Last year on Mother’s Day, I was shocked to the point of blood boiling twitching, at some of the posts on Facebook. Some people, usually women, were actually asking for the rest of us NOT to celebrate Mother’s Day, or at least not to post about it.
They asked everyone to be sensitive about those women who had lost their mother, or their child. To be less selfish and consider those women whose relationships with their mothers are full of trauma and sadness.
I have no words for these people. Well actually, I have many words, but none that are relevant or appropriate to express here.
Mother’s Day is to celebrate “motherdom”, not my mother or your mother, or my friend as a mother. We celebrate the gift of THE mother. It doesn’t even have to be an actual “mother” in the biological sense. We celebrate adoptive mothers and mother figures too.

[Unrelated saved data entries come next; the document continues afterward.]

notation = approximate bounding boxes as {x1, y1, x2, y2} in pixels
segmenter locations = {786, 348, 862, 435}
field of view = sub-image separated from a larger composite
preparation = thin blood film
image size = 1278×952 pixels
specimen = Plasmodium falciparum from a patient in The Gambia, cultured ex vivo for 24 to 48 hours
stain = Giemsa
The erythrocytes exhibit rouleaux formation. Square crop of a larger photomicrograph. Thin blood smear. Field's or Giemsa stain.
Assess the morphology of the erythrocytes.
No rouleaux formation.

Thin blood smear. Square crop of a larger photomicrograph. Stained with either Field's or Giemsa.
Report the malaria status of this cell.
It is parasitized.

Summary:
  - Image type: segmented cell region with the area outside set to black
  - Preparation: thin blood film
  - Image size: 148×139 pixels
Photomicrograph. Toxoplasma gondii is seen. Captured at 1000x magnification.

Let me be clear. I love my mother and will do my best to lavish her with love and thanks on Mother’s Day. Because that’s what it’s about, to say thank you. But I will also think of my friends who are mothers; new, experienced, struggling, happy and sad. I will think of my friends mothers, and what they meant and mean to me, as a child growing up, or as a source of support in adult life. I will think of mothers lost and mothers yet to be. I will think of bad mothers and good mothers. Loving and cold. Short and tall. Disabled and strong. Rich and poor. Single and married. Human and animal.
If your relationship with your mother was bad, or isn’t good, I’m sorry for you. If you have lost a child and can no longer be a mother, I’m truly sorry. But the ideal remains a separate and untainted paradigm that we can take part in on this day. Give thanks for being alive because you have or had a mother.
Don’t be dragged down to specifics that lessen us.